» **EXCERPTED PASSAGE**:
┄┄┄┄┄┄┄┄┄┄

C. God is happy with the incarnation (Luke 2:9-14); Jesus is the Wonderful Counselor, the Mighty God, the Eternal Father, and the Prince of Peace to be the unique Governor, and the government of the Triune God is upon His shoulder (Isa. 9:6-7); He is our Savior and our Emmanuel, the God-man, the One who is united, mingled, and incorporated with man

(Matt. 1:21, 23; John 14:9-11, 16-20).
D. God is happy with Christ’s baptism; when He was baptized to begin His public ministry, “the heavens were opened to Him…And behold, a voice out of the heavens, saying, This is My Son, the Beloved, in whom I have found My delight”; the Lord Jesus, taking the standing of a typical man, was baptized to fulfill all righteousness and to allow Himself to be put into death and resurrection so that He might live and minister in resurrection—
Matt. 3:13-17.

E. God is happy with the resurrected and glorified Christ; when Christ was transfigured, as a foreshadowing of His resurrection, “behold, a voice out of the cloud, saying, This is My Son, the Beloved, in whom I have found My delight. Hear Him!” (17:5); God took pleasure in the resurrection and glorification of His Son (Luke 24:26).

┄┄┄┄┄┄┄┄┄┄

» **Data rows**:
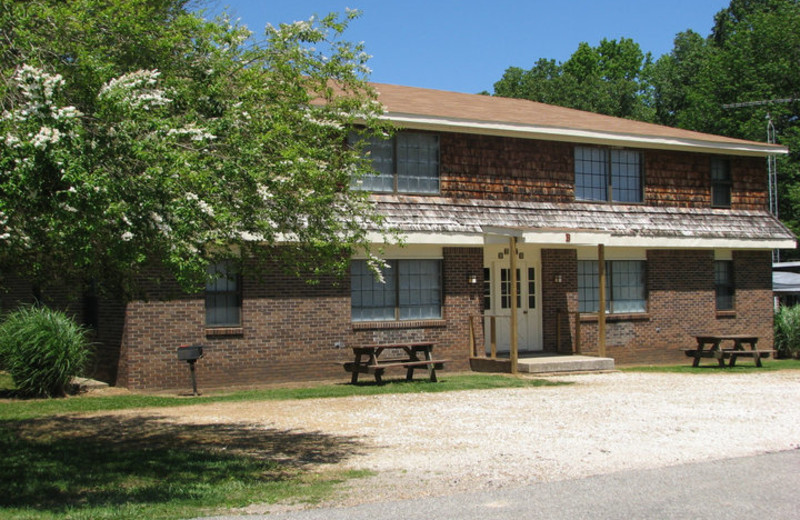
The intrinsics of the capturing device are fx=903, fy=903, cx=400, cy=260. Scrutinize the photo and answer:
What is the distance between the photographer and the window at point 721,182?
23.5 meters

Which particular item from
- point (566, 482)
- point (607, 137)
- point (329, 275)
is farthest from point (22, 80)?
point (607, 137)

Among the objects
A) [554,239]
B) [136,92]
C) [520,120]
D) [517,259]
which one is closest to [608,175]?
[520,120]

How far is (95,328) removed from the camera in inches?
706

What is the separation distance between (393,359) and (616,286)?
6.60 meters

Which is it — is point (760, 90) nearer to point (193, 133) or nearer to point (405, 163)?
point (405, 163)

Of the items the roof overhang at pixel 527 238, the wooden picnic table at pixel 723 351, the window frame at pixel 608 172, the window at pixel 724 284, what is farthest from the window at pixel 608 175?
the wooden picnic table at pixel 723 351

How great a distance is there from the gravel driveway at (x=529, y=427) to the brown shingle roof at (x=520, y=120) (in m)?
5.97

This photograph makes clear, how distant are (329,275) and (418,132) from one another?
3737mm

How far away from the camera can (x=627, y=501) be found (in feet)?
24.8

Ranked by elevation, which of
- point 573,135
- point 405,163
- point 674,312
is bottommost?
point 674,312

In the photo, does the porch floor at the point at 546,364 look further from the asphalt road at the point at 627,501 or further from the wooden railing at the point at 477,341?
the asphalt road at the point at 627,501

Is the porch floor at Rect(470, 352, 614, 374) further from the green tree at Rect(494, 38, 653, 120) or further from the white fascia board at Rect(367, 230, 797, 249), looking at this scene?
the green tree at Rect(494, 38, 653, 120)

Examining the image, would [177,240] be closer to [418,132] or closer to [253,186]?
[253,186]

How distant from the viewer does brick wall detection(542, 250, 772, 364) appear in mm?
21281
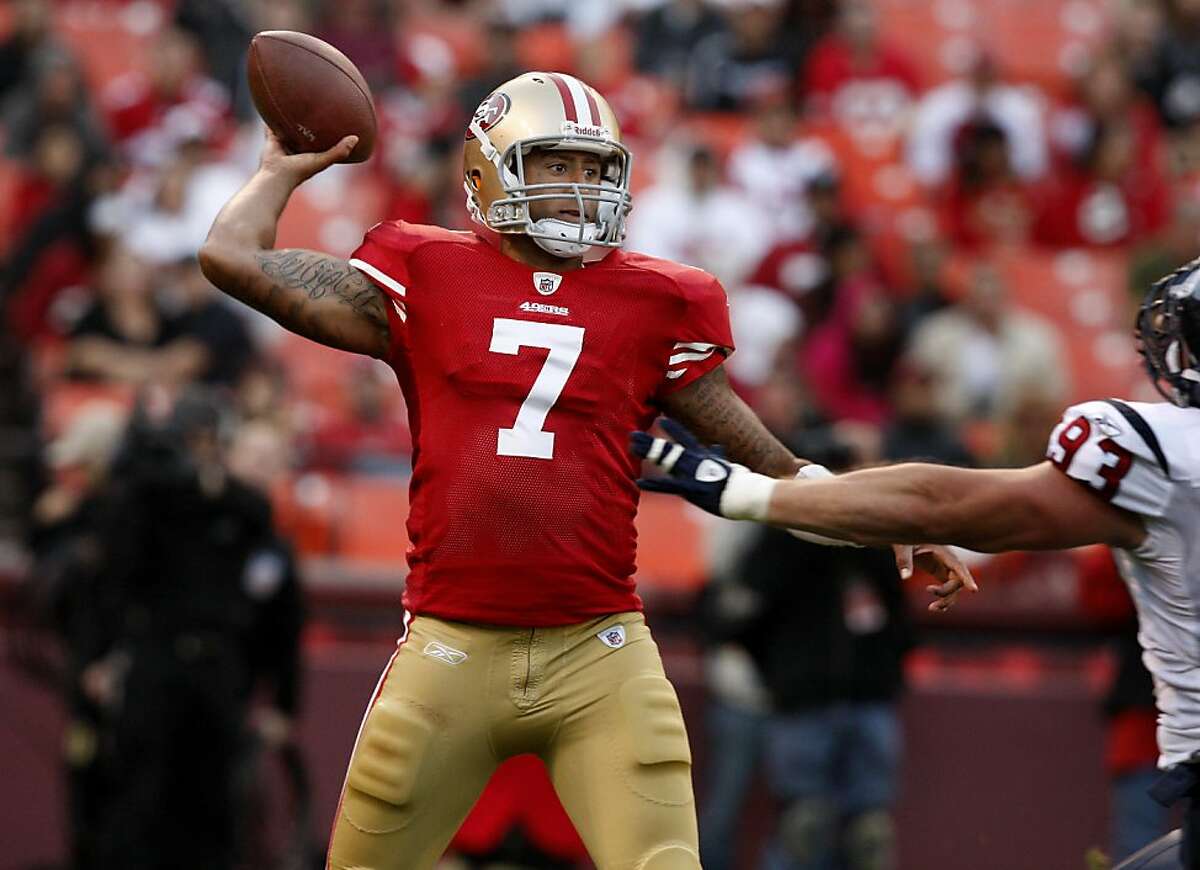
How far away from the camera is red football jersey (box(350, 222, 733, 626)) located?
14.0ft

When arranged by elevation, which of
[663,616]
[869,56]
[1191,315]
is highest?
[869,56]

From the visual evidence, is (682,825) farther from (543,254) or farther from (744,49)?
(744,49)

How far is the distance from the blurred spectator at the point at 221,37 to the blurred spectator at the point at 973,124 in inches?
150

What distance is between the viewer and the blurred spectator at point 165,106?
441 inches

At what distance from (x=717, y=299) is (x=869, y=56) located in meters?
7.87

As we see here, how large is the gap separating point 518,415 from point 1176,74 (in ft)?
29.4

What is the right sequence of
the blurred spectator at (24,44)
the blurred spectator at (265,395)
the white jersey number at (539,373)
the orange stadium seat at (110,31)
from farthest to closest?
the orange stadium seat at (110,31) → the blurred spectator at (24,44) → the blurred spectator at (265,395) → the white jersey number at (539,373)

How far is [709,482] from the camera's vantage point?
3.97 metres

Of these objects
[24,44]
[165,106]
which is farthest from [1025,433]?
[24,44]

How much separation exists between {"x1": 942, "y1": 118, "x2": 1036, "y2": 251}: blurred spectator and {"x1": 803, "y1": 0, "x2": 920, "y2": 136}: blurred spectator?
675 mm

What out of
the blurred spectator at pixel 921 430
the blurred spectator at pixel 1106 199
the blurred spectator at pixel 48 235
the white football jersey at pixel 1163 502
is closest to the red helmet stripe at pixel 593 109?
the white football jersey at pixel 1163 502

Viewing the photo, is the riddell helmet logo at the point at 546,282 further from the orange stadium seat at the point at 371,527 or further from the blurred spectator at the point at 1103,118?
the blurred spectator at the point at 1103,118

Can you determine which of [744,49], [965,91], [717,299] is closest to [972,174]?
[965,91]

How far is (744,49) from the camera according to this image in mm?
12023
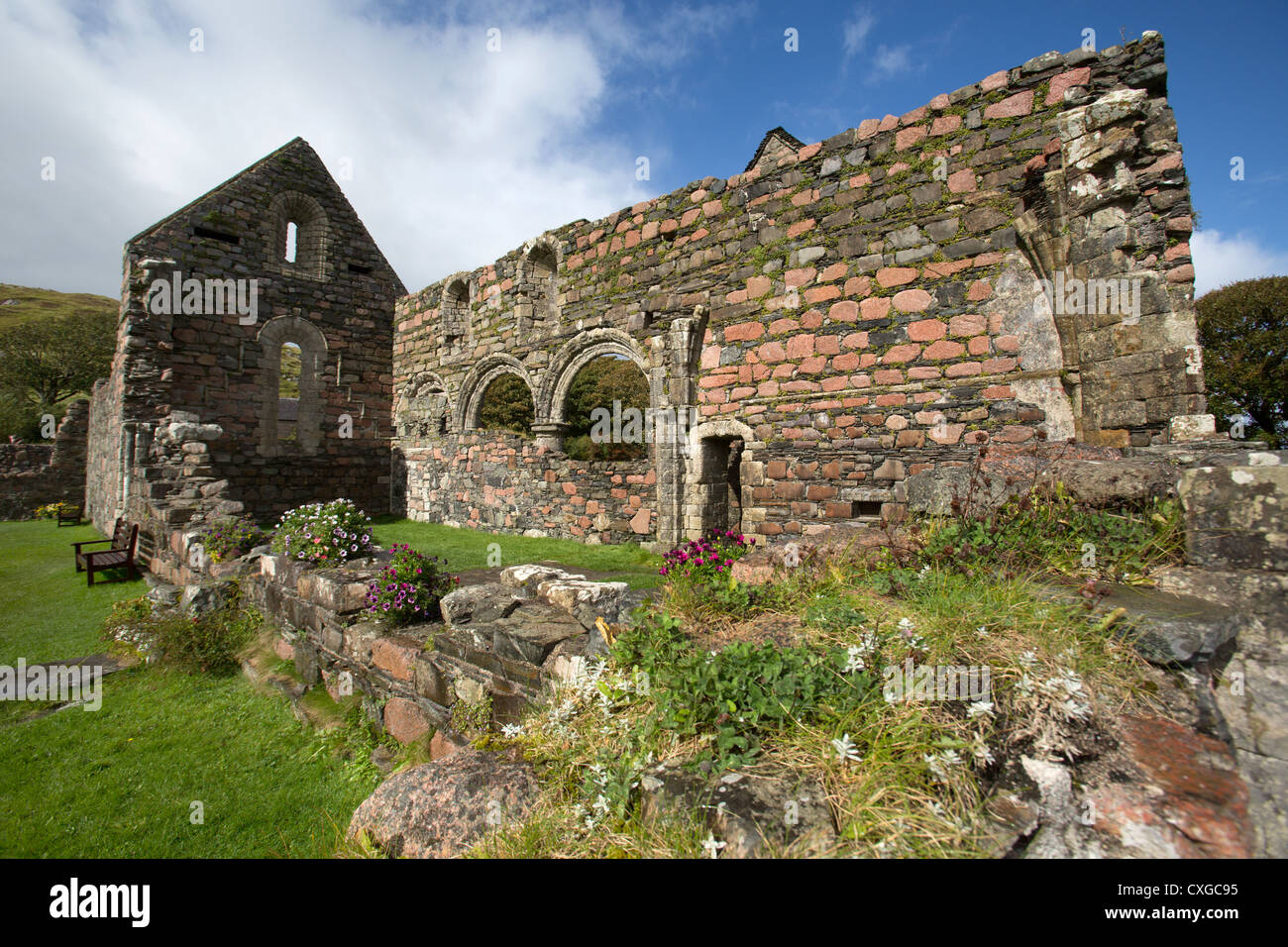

┄┄┄┄┄┄┄┄┄┄

» **WHAT THE TASK ASKS**:
Using the passage on God's happiness with Christ, answer these:
(a) What four titles of Jesus does the passage list alongside Isaiah 9:6-7?
(b) What does the passage say the Lord Jesus was baptized to do?
(c) What words did the voice out of the cloud at the transfiguration add that the voice at the baptism did not say?
The rows have no connection to the passage above them.

» **SOLUTION FOR THIS PROBLEM**:
(a) The Wonderful Counselor, the Mighty God, the Eternal Father, and the Prince of Peace.
(b) To fulfill all righteousness and to allow Himself to be put into death and resurrection so that He might live and minister in resurrection.
(c) "Hear Him!"